[ENTRIES PROVIDED start]

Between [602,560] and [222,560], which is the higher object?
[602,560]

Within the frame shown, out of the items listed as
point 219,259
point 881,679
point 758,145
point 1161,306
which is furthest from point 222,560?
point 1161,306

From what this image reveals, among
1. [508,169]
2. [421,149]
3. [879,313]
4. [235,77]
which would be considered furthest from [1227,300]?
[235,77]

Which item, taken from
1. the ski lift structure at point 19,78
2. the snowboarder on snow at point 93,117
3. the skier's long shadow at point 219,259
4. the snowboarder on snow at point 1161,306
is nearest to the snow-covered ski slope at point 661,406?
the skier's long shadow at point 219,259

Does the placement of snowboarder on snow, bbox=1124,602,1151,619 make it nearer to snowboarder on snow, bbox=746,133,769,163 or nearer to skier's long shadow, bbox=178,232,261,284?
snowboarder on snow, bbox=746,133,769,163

[ENTRIES PROVIDED end]

*EXERCISE TASK*:
Starting at the line that contains "From what this image reveals, among" and continuing through the end of the records, write those lines out again with "ski lift structure" swapped for "chairlift tower" and nothing else altered.

*SOLUTION FOR THIS EXERCISE*:
From what this image reveals, among
1. [508,169]
2. [421,149]
3. [879,313]
4. [235,77]
which would be considered furthest from [1227,300]?
[235,77]

Which item, taken from
1. the chairlift tower at point 19,78
2. the snowboarder on snow at point 93,117
3. the skier's long shadow at point 219,259
4. the snowboarder on snow at point 1161,306
is nearest to the snow-covered ski slope at point 661,406?
the skier's long shadow at point 219,259

Does the placement of snowboarder on snow, bbox=1124,602,1151,619 make it nearer to snowboarder on snow, bbox=746,133,769,163 or nearer to skier's long shadow, bbox=178,232,261,284?
snowboarder on snow, bbox=746,133,769,163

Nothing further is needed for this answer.